*Stated exercise:* In the listing, starting at the line that contains "How far is pixel" and ending at the line that contains "30484 millimetres", change "captured" to "taken" and write out only those lines with nothing else altered.

*Data for this exercise:*

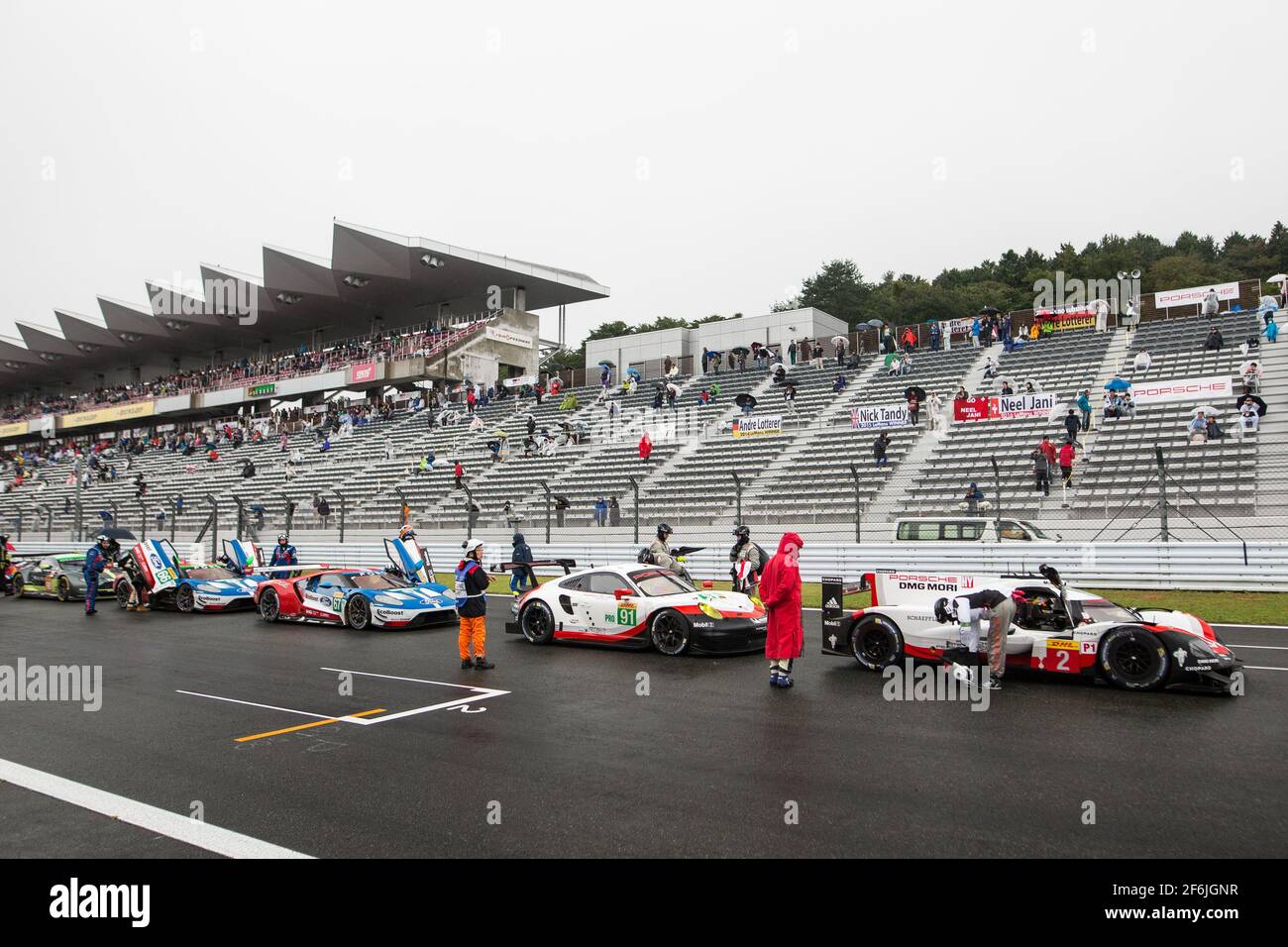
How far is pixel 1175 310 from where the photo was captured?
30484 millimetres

--

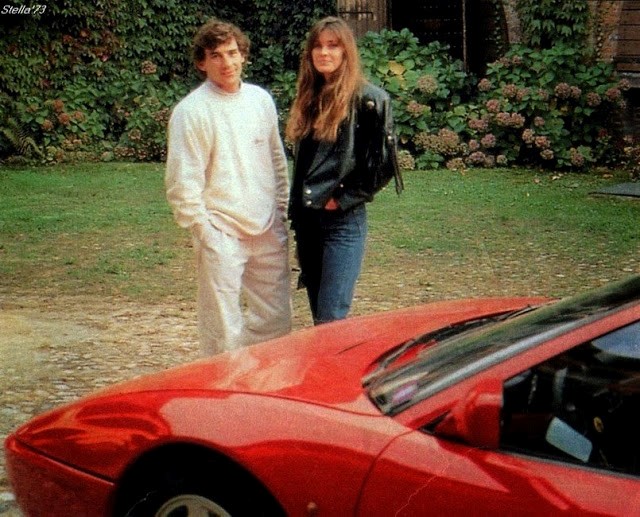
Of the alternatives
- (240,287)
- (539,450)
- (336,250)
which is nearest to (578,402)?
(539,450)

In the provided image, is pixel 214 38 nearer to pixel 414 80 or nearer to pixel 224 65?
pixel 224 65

*Complete response:*
How far is pixel 1175 310 from where the photo was taken?
30484 millimetres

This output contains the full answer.